- [Exercise a]: According to the GANime overview, what FID score does the Pix2Pix model with Total Variation regularization achieve?

- [Extracted text]:
────────────────────

GANime: Generating Anime Characters from Sketches with Deep Learning
Overview
Published as arXiv:2508.09207 and developed as a Stanford CS230 project, GANime systematically benchmarks four neural approaches to anime sketch colorization — optimization-based Neural Style Transfer (NST), single-pass Fast NST, paired conditional GAN (Pix2Pix), and unpaired cycle-consistent GAN (CycleGAN) — on 17,769 sketch-color image pairs at 256×256 resolution. The primary technical contribution is the addition of Total Variation (TV) regularization to the standard Pix2Pix objective, suppressing color-bleeding artifacts at region boundaries and yielding a 3.3% additional FID improvement (227.9 → 220.5) over vanilla Pix2Pix. The TV-regularized Pix2Pix achieves an FID of 220.5 and SSIM of 0.756 — a 36.2% FID reduction over the NST baseline (345.5) — while CycleGAN reaches FID=272.6 without requiring paired supervision. All architectures share a modular Pix2Pix_Net backbone providing U-Net generators and PatchGAN discriminators, with a custom InstanceNormalization Keras layer for CycleGAN’s per-instance normalization. Implemented in TensorFlow 2.1 with @tf.function graph-mode training.
Four Colorization Approaches
| Model | Approach | Supervision | FID | SSIM |
|---|---|---|---|---|
| Neural Style Transfer | Per-image VGG19 optimization | Per-image (1,000 steps) | 345.5 | 0.655 |
| Fast NST | Pre-trained TF Hub forward pass | None (pretrained) | — | — |
| Pix2Pix (C-GAN) | Conditional adversarial + L1 | Paired | 227.9 | 0.747 |
| Pix2Pix + TV Loss | Conditional adversarial + L1 + TV | Paired | 220.5 | 0.756 |
| CycleGAN | Cycle-consistent adversarial | Unpaired | 272.6 | 0.724 |
U-Net Generator Architecture
The generator follows a modified U-Net with 8 encoder blocks and 7 decoder blocks + 1 final transposed convolution, accepting flexible-resolution 3-channel inputs. All convolutional layers use tf.random_normal_initializer(0., 0.02) with use_bias=False.

────────────────────

- [Listed entries]:
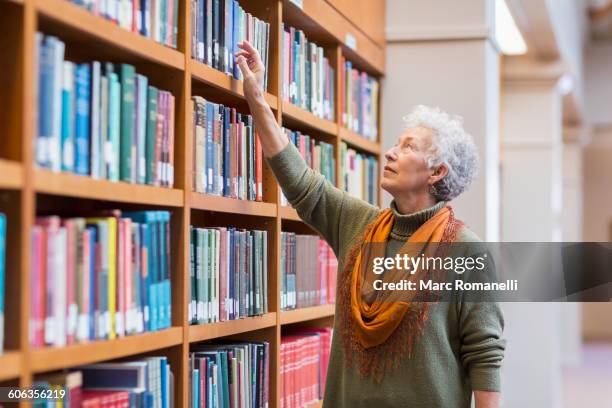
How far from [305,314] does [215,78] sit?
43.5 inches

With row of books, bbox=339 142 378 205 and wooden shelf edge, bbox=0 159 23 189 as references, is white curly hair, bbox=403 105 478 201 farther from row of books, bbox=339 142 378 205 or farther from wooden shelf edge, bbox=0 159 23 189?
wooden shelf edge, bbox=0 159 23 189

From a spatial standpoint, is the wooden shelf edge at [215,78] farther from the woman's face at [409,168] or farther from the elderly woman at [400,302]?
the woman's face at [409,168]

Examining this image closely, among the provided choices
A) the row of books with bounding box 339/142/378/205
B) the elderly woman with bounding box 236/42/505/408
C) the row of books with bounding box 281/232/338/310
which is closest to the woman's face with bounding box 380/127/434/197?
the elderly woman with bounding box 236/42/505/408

────────────────────

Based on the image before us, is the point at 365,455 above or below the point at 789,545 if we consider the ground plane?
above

────────────────────

- [Exercise b]: In the rows above, pick out every line that contains the string "edge".

- [Full answer a]: 220.5

- [Full answer b]:
With row of books, bbox=339 142 378 205 and wooden shelf edge, bbox=0 159 23 189 as references, is white curly hair, bbox=403 105 478 201 farther from row of books, bbox=339 142 378 205 or farther from wooden shelf edge, bbox=0 159 23 189?
wooden shelf edge, bbox=0 159 23 189
From a spatial standpoint, is the wooden shelf edge at [215,78] farther from the woman's face at [409,168] or farther from the elderly woman at [400,302]?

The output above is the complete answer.